We had kind of a brutal winter. It started in October and early November and caught a lot of people by surprise. I was one of those people.

My camper never got winterized before it froze up too much to drain the water system. Usually I was ok until mid-November. Thanks to an early cold snap it froze up in late October. I am not looking forward to finding out how much damage that caused.

Along that same line a lot of fall projects never got finished, and I only got about half as much firewood cut as I wanted to before the snow came. There is a lot to do once the snow goes away and the ground firms up. Right now we have anywhere from no snow in sunny spots to 12-18″ in sheltered areas.

Around Thanksgiving we had wet heavy snow bow down trees and cause power outages. It happened again right before the snowmobile season started. There are going to be a lot of small trees and branches to clean up once the snow and mud go away.

In late February and early March we were right at critical snow load on a lot of roofs when the thawing started. We have made a lot of progress on that, but it is very dependent on how much sun that roof got. There has been limited temperature melting, most has been done by the sun. In shaded and sheltered areas there is still a lot of snow.

Some sheltered driveways have turned to wicked ice from the freeze-thaw-freeze cycle.The sunny area on my driveway is a little muddy but passable. The rest is all ice and snow.

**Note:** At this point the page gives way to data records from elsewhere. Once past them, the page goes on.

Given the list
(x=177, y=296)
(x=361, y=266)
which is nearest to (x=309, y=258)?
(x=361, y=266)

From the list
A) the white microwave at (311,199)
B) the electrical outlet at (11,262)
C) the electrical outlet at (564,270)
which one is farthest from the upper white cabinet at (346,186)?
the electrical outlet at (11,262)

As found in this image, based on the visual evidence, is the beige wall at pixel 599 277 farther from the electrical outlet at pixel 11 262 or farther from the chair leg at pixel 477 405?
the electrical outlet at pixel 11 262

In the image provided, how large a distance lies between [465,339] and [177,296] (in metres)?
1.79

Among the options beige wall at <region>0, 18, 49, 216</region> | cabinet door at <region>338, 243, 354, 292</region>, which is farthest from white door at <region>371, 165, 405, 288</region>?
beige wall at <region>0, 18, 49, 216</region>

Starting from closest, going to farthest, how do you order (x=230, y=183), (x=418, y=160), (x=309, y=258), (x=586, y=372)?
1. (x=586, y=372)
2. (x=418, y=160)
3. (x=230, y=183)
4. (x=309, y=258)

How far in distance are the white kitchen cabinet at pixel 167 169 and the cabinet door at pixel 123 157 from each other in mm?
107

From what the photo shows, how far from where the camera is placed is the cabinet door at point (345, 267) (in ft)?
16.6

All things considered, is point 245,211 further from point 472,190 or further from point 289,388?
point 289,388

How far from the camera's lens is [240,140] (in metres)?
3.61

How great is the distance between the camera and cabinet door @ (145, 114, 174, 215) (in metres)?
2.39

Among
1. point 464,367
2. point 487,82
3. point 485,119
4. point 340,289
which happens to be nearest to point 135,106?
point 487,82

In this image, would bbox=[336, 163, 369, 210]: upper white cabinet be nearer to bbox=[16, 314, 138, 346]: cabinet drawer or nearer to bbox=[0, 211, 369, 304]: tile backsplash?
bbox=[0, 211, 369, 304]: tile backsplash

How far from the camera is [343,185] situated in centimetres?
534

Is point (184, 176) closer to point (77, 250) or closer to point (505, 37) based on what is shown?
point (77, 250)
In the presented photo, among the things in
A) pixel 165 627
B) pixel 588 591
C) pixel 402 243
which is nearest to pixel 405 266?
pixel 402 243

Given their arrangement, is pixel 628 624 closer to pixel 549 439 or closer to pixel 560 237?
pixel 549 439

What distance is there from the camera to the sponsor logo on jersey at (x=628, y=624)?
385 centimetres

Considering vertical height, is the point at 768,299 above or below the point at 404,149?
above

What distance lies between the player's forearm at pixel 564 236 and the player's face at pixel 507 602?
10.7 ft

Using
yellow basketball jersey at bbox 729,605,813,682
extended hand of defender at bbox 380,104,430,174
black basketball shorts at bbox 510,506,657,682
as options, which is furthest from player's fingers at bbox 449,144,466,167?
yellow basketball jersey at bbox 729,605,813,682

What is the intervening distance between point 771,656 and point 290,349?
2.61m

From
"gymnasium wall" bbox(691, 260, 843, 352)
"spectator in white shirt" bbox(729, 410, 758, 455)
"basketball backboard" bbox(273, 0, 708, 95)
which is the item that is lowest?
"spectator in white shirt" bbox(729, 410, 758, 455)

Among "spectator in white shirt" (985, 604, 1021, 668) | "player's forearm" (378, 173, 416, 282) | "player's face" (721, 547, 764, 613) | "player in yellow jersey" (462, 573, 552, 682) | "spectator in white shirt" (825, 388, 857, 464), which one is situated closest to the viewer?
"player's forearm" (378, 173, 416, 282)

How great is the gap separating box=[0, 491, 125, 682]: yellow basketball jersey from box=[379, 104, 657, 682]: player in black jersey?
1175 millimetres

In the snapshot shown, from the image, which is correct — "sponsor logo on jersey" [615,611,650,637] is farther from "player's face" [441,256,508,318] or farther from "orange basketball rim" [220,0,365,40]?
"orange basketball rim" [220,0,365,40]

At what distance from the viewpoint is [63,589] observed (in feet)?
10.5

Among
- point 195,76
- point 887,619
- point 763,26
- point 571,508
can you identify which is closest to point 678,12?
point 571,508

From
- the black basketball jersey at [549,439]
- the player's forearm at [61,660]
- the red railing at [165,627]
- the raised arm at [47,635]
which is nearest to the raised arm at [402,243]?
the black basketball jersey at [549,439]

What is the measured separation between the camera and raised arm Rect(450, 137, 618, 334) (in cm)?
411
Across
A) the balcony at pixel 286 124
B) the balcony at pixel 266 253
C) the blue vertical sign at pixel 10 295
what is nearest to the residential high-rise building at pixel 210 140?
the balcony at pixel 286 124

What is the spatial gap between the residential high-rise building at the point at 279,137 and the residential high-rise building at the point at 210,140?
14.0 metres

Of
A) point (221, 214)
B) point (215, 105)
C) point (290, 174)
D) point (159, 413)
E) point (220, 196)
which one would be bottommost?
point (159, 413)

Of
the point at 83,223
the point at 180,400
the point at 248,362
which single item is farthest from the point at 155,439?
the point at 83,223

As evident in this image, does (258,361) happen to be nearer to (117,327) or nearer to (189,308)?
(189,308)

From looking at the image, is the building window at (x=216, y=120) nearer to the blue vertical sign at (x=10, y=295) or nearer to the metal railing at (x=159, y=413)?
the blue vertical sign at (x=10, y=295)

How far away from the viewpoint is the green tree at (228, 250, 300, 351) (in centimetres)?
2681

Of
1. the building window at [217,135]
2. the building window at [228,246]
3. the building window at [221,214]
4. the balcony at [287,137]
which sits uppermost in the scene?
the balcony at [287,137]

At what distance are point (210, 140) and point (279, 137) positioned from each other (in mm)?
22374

I am not expecting a bad mud season this year because there is not much frost in the ground. We had a good start freezing the ground in November, but heavy snow came right as it was getting good. We never had any really deep freeze stretches to freeze the ground through the snow. There is some frost in the ground, but not much.

At that point a lot of places will be spared the really deep frost-out mud or major flooding as the snow melts. I’ve seen deep frost years where the driveway was over a foot deep mud while the frost was coming out. Last week I was only sinking in a couple of inches in muddy spots. Some of this depends on how deep the frost was driven into the soil by plowing or traffic. There are some ugly driveways and cars parked out by the road.

That doesn’t mean that there won’t be mud. We had a couple of very wet years, and we have a lot of high moisture snow pack to melt. The swamps and low spots are pretty full and the ground is saturated.

This leads me to the whitewater rafting season ahead. They start rafting on the first weekend in April if the ice on the river goes out in time. I am not sure how much ice that they had to portage, but there were kayakers on the river yesterday.

Water level-wise we are in for a fantastic whitewater rafting season. The back to back wet years have charged our aquifers and wetlands really heavily.

There are two parts to the river’s flow, the base flow from the spring creeks and swamps that is always there, and runoff. The Peshtigo counts on a lot of runoff for its peak water levels.

With the aquifers charged and the wetlands full that base flow is going to be much higher than normal. In my opinion that will make it where it is just about a sure thing that we will have good water levels every weekend through spring and early summer. Add in a massive snow pack and we are in for a wild spring season on the river.

Eventually the virus madness will calm down. It will be nice when it does. Right now we are not missing much. There is still 1-2 feet of snow in the woods, it is mud season and there isn’t much to do with all of the taverns and restaurants closed. You aren’t missng much.

Have a good one and thank you for visiting!